Summerland received low marks for its municipal spending according to a provincial report compiled by the Canadian Federation of Independent Business.
The report examined 153 municipalities in British Columbia and placed Summerland 20th from the bottom in terms of its spending practices.
The report examined whether a community was able to keep spending increases at or below the rate of inflation.
In recent years, Summerland has taken on some large initiatives including road improvements, the construction of a new police station and water system upgrades.
Mayor Janice Perrino said tax increases have been kept modest despite these projects.
In her first term as mayor, from 2008 to 2011, taxes rose by five per cent. Since 2011, taxes have risen four per cent. Increases were much higher in the 2005 to 2008 council term.
She added that the costs involved in operating a municipality are increasing each year, in part because of the union pay rates.
“We’ve had virtually no growth, but we’re still subject to increases,”she said.
A third-party report on spending, compiled for Summerland by the Helios Group in 2011, showed Summerland’s spending was reasonable, she said. A 19–page summary of the key findings of the report can be found on the municipality’s website.

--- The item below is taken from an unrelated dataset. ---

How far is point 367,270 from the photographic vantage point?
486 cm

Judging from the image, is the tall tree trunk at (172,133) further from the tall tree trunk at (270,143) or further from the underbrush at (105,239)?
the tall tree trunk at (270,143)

Because the municipality has taken on large projects in the past few years, Perrino said the focus this year is on rebuilding the reserve funds.
“You want your reserves to be able to handle emergencies,” she said. “Our tax increases are not nearly enough to cover our reserves being refilled.”
The next major projects for the community are road and water upgrades in the Garnett Valley area, road improvements on a portion of Giant’s Head Road and a sidewalk extension on Prairie Valley Road.
The tax burden could be alleviated if Summerland were to draw more businesses, Perrino said.
“We have to do more to get growth,” she said.